The Fundamental Rights Agency (FRA) has published a report on asylum seekers’ and refugees’ opportunities to access education and training in Europe.

Looking at Denmark, Greece, Hungary, the Netherlands and Poland as well as parts of Austria, Bulgaria, Germany, Spain, Finland, France, Italy, Sweden and Slovakia, the report first points out that statistics on asylum seekers and refugees are not collected systematically within EU Member States. The analysis shows that access to education for asylum seekers and refugees remains challenging. Immigrant children living in detention centres do not have access to formal education, or are not obliged to attend school, in nine out of the 14 analysed countries. In three countries, refugees and asylum seekers do not have access to formal education at all.

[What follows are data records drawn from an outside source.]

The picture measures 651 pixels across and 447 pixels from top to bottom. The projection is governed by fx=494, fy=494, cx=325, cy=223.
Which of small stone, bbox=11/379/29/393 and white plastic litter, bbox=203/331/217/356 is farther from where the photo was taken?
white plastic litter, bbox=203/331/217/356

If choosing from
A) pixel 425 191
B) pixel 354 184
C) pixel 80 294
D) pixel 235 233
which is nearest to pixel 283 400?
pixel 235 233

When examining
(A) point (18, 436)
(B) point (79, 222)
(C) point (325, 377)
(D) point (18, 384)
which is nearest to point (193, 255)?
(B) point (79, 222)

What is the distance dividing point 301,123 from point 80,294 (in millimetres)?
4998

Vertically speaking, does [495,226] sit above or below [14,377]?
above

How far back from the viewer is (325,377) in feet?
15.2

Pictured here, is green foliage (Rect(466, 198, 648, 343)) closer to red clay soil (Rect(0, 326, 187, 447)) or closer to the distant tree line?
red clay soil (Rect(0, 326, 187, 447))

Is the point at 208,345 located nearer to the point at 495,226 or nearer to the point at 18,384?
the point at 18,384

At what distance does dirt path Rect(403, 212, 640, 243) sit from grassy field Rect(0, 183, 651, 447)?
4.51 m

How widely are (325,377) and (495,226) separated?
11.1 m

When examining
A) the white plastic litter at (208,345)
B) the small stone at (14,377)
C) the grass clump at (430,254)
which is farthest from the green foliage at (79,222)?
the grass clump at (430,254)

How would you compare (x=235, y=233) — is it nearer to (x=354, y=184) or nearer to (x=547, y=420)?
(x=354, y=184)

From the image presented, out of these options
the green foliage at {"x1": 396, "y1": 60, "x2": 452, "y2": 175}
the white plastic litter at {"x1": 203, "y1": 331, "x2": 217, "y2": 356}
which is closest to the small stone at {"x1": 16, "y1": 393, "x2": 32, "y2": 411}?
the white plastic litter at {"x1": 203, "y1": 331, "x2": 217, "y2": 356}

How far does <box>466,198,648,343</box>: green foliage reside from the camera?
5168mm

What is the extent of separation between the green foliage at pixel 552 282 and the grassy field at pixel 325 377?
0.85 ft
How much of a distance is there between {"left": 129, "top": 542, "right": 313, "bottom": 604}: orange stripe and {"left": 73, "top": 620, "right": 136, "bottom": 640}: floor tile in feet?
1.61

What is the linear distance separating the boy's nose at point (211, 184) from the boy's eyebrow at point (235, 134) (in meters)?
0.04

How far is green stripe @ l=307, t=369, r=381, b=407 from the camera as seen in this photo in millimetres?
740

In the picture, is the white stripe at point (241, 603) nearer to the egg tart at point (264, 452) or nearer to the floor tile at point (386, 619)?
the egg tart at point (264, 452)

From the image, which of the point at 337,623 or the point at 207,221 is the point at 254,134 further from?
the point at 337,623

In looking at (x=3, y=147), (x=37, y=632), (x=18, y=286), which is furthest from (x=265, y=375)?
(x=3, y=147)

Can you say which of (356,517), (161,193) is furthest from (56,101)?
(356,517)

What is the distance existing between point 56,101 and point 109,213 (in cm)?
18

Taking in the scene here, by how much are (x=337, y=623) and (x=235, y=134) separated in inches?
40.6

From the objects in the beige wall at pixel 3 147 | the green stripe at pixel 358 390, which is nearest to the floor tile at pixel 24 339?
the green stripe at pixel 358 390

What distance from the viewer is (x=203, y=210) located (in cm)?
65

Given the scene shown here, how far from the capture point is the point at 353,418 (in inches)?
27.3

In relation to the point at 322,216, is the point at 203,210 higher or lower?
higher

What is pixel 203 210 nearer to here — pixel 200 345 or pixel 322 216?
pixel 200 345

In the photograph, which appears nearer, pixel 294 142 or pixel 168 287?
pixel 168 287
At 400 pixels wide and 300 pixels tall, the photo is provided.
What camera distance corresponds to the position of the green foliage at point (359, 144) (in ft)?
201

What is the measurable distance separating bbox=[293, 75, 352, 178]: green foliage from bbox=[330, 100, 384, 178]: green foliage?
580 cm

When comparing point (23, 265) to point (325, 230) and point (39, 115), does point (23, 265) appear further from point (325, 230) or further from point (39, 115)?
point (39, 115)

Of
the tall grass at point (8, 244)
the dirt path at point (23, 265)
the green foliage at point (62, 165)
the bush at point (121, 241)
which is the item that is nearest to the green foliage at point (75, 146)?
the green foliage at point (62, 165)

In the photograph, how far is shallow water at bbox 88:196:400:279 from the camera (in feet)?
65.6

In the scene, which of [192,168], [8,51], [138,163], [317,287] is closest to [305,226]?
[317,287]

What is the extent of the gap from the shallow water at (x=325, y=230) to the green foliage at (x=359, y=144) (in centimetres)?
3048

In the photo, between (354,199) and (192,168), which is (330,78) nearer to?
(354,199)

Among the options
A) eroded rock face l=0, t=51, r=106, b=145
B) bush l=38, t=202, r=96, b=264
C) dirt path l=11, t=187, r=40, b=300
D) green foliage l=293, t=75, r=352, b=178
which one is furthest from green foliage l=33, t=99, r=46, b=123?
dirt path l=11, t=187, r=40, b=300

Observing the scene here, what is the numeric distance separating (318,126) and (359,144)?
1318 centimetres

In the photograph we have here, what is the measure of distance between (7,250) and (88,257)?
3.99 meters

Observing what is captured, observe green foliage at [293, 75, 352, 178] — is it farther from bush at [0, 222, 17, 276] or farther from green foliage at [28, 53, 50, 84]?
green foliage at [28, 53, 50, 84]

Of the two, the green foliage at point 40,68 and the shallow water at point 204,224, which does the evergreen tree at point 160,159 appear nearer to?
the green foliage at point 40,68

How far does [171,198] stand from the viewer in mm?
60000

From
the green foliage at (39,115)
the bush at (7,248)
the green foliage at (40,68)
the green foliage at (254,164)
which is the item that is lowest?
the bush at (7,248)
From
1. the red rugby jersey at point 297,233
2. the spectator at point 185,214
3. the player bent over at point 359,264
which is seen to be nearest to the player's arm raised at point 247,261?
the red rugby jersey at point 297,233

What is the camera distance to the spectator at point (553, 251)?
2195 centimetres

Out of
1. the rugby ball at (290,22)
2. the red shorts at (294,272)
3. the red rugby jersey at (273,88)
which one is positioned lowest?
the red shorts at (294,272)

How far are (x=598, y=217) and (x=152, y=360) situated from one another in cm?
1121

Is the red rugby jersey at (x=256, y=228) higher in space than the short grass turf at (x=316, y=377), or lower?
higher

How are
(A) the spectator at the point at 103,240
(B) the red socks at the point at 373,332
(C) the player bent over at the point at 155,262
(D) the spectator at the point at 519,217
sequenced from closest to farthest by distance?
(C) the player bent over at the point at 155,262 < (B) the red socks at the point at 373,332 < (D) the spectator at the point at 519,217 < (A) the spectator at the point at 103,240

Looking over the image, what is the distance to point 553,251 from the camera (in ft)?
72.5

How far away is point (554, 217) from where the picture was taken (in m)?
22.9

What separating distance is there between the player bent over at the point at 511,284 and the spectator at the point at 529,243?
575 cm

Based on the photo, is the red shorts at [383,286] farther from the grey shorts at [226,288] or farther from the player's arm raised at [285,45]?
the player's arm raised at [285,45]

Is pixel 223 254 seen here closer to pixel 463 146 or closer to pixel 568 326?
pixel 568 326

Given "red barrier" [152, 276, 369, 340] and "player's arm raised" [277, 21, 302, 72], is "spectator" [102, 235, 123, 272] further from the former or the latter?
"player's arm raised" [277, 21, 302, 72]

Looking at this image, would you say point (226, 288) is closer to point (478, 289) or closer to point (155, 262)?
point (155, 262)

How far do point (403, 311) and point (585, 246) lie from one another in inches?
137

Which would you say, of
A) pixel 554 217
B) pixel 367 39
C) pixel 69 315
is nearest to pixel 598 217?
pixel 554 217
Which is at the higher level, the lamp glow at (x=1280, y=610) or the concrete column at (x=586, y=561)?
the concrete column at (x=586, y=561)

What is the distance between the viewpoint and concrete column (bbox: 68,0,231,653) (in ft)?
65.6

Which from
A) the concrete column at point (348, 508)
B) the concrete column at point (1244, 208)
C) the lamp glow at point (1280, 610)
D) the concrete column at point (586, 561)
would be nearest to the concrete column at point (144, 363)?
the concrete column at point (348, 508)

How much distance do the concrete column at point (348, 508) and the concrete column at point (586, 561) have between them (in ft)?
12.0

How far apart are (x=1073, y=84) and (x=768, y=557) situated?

Although, once enrolled in education, asylum seeking and refugee children profit from the same benefits as nationals of the respective country – and sometimes gain access to additional services, such as language classes – the report highlights the lack of psychological support for traumatised children as well as the lack of teacher training to prepare education personnel for dealing with asylum seeking and refugee children’s special needs.

Other issues that are not sufficiently addressed by EU Member States are the difficulties arising from irregular school attendance of asylum seeking and refugee children before their arrival, the difficulties to introduce newcomers into classes of their age group due to language barriers and schooling gaps, the education of newcomers above the compulsory school age and the recognition of foreign qualifications.